No. 42, Antonio Senzatela: -0.6 rWAR

The Colorado Rockies were beat up on the pitching side of things in more ways than one this past season. Relying once again on a batch of young starting pitchers, they saw their rotation get hit hard on the field and with injuries that kept guys off the field.

Antonio Senzatela’s 2019 season came to represent both sides of those struggles. The injuries to his counterparts meant that he pitched a lot, making 25 starts and pitching 124.2 innings. He registered enough decisions to go 11-11, so if you want to be cute next season you can refer to him as a 10-game winner.

As you know if you watched him, or as you could figure from that -0.6 rWAR, Senzatela was also one of those pitchers who got battered on the field. He had a ghastly 6.71 ERA and a career worst 77 ERA+. He allowed a career-worst 19 home runs and issued a career-high 57 walks. If there was a way to be bad, Senzatela probably pulled if off.

The most concerning change in Senzatela’s numbers was the drop in strikeouts. He just could not miss bats. To wit: Senzatela struck out 69 batters in 90.1 innings in 2018; he struck out 76 batters in 124.2 innings in 2019. That’s a dip from 6.9 K/9 to 5.5 K/9. He’s never going to be a big strikeout guy, but he’s not going to survive in the big leagues if he gets hit that often and that hard.

Here’s the good news: Senzatela is still just 24 years old. It’s perfectly reasonable to think that he’s still learning on the job, especially since he kicked back and forth between the rotation and the bullpen in 2018 before returning to full-time starting duties this year. Nick Groke wrote a piece at the beginning of September that looked at Senzatela’s struggles missing bats that also covered the steps that the Rockies were taking to help him adjust. I mention that to emphasize that this could all change quickly, as we have seen for better or worse with a number of young pitchers recently.

So what needs to change for the better? Those contact and strikeout numbers match up with what your eyes might tell you, which is that Senzatela’s fastball looks awfully flat. Maybe he develops more late movement or maybe he improves his secondary pitches to be able to set up hitters better.
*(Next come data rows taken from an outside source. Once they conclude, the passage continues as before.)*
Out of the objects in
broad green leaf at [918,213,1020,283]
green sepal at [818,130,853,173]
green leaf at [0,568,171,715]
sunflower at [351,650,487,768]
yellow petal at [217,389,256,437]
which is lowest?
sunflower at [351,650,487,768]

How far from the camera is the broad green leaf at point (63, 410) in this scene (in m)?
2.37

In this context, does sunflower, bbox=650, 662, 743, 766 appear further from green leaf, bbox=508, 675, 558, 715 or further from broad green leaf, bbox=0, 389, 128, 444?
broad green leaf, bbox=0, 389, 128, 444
Maybe the Rockies focus on using him as a reliever so his velocity can play more in shorter bursts.

It takes a special starting pitcher to survive at Coors Field by primarily pitching to contact. I’m not here to tell you that Senzatela can’t be that pitcher or that he can’t make adjustments to strike more hitters out. I don’t know that, and you don’t either when it comes to a pitcher who’s still just 24. But the 2019 season told us that Senzatela isn’t a pitcher who can survive that way yet, and he’s got a long way to go to figure things out.